Hematocrit

The hematocrit test measures the proportion of erythrocytes in the blood to the total blood volume, providing direct information about oxygen-carrying capacity. Low or high values offer important clinical clues in the evaluation of anemia, dehydration, or hematologic disorders.

Analysis of hematocrit level plays a decisive role in distinguishing types of anemia. Changes in erythrocyte volume facilitate the detection of conditions related to iron deficiency, anemia of chronic disease, or vitamin deficiencies and contribute to shaping the treatment approach.

Serial hematocrit measurements are used in the assessment of fluid balance disorders. High hematocrit values are usually associated with dehydration, whereas low values may indicate conditions such as fluid overload or blood loss and directly affect clinical management.

Monitoring hematocrit is important for understanding the course of cardiovascular and hematologic diseases. Regular evaluation of the values allows early detection of polycythemia, chronic hypoxia, or bone marrow disorders and supports the planning of long-term treatment strategies.

What Is Hematocrit?

Hematocrit is a laboratory value that shows the proportion of red blood cells (erythrocytes) in the blood to the total blood volume. It is usually expressed as a percentage (%). A low hematocrit level may indicate anemia, while high levels may point to fluid loss or certain diseases. The hematocrit value is used in the assessment of general health status and the oxygen-carrying capacity of the blood.

What is the ideal hematocrit range for IVF treatment?

In general, for a woman of reproductive age, the “normal” hematocrit range may vary slightly between laboratories but is generally accepted to be between 36% and 48%.

However, in IVF treatment we do not look only at this “normal” range. This is not a “pass” or “fail” test. What is important is to interpret what this value means within your personal health status. For example, a hematocrit value of 37% and a value of 47% may both appear “normal” on paper. However, these two values can provide us with completely different clues in terms of treatment planning and risk management. The goal is to understand why this value is at that level and to foresee its possible effects on pregnancy success.

What can change the hematocrit value?

Your hematocrit value is dynamic and can show small fluctuations even within a single day.
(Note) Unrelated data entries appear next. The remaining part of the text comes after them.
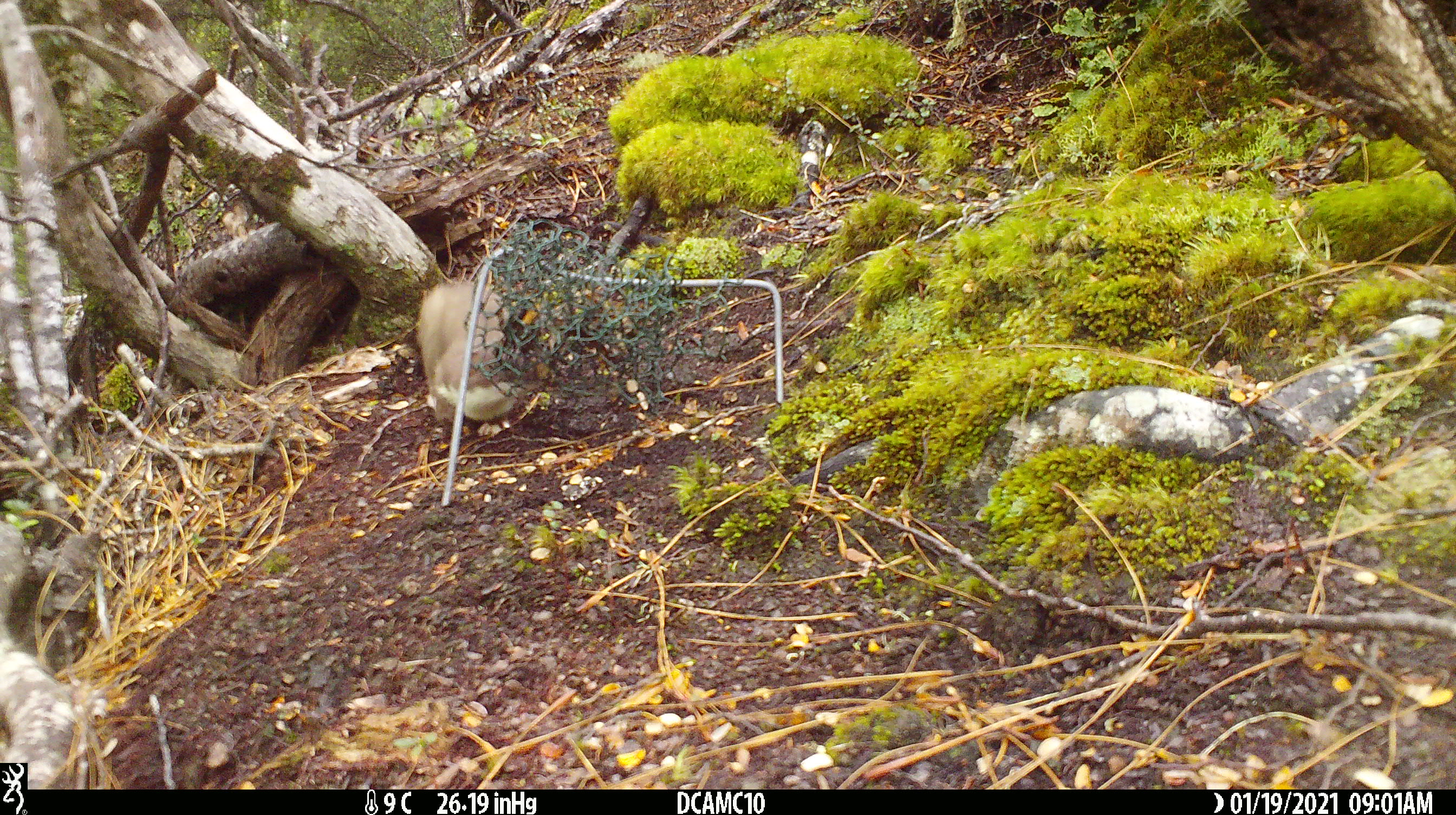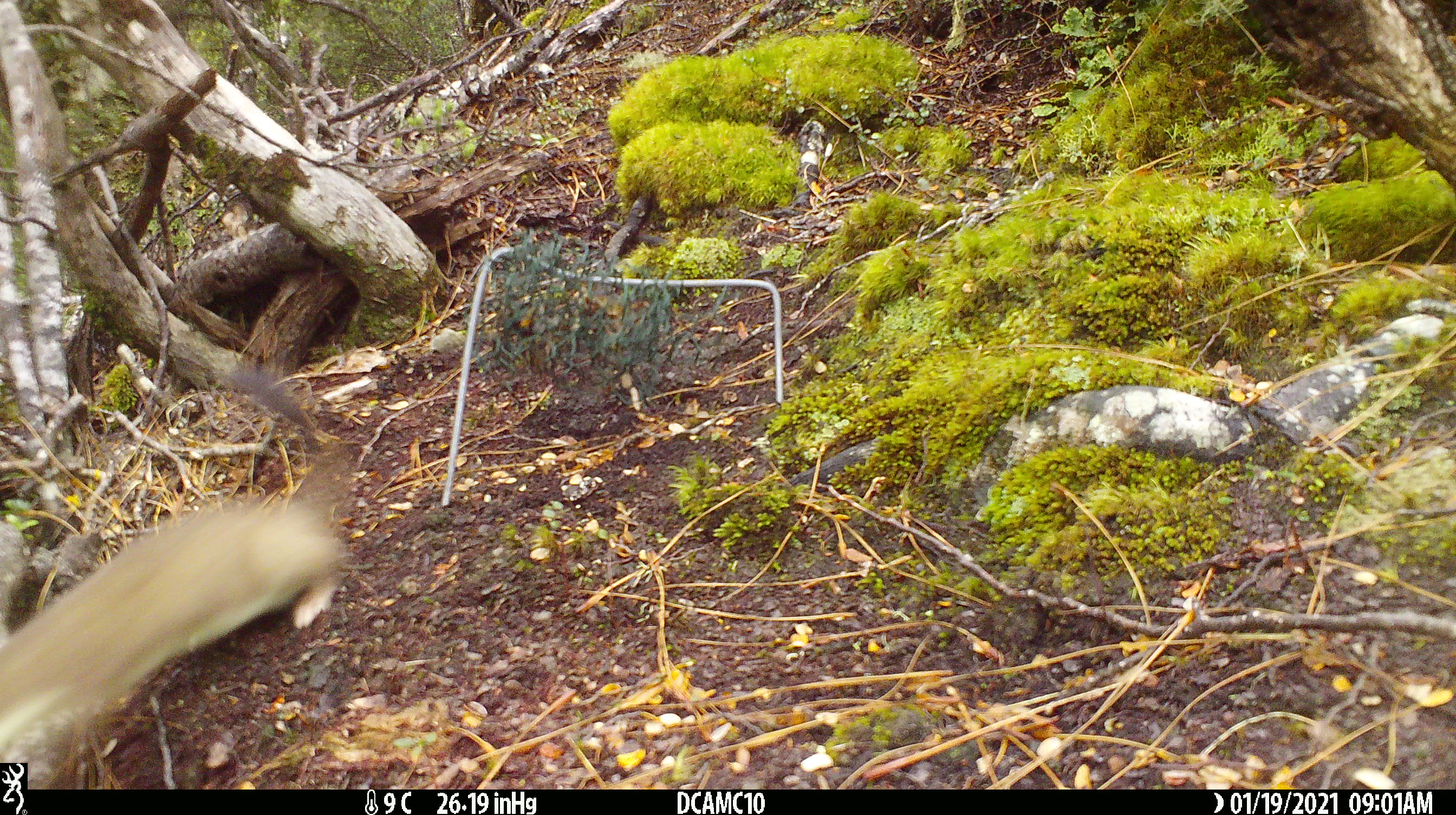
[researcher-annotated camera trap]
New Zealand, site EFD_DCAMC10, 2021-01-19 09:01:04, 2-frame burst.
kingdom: Animalia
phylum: Chordata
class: Mammalia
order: Carnivora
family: Mustelidae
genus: Mustela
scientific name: Mustela erminea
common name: stoat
In a sensitive process such as IVF treatment, being aware of the factors that can affect this value allows us to interpret the results correctly.

The main conditions that can affect your hematocrit level are:

• Dehydration (the body being deprived of fluids)
• The altitude of the place where you live
• Pregnancy status
• Smoking
• Certain chronic lung or heart diseases

Two of these factors are particularly important during the IVF process. The first is dehydration, that is, the body being deprived of sufficient fluids. When you do not take in enough fluids, the “watery” part of your blood, called plasma, decreases. This causes the proportion of red blood cells to be artificially increased, leading hematocrit to show a “false” elevation. This does not mean that your blood has increased in amount; it only means it has become more concentrated.

The second factor is pregnancy. When a pregnancy begins, the body enters a remarkable adaptation process to support the baby, and the total blood volume (especially the plasma portion) increases significantly. Because the production of red blood cells cannot keep up with this pace, the blood becomes “diluted” and the hematocrit value naturally decreases. This is called “physiologic anemia of pregnancy” and is an expected, healthy condition.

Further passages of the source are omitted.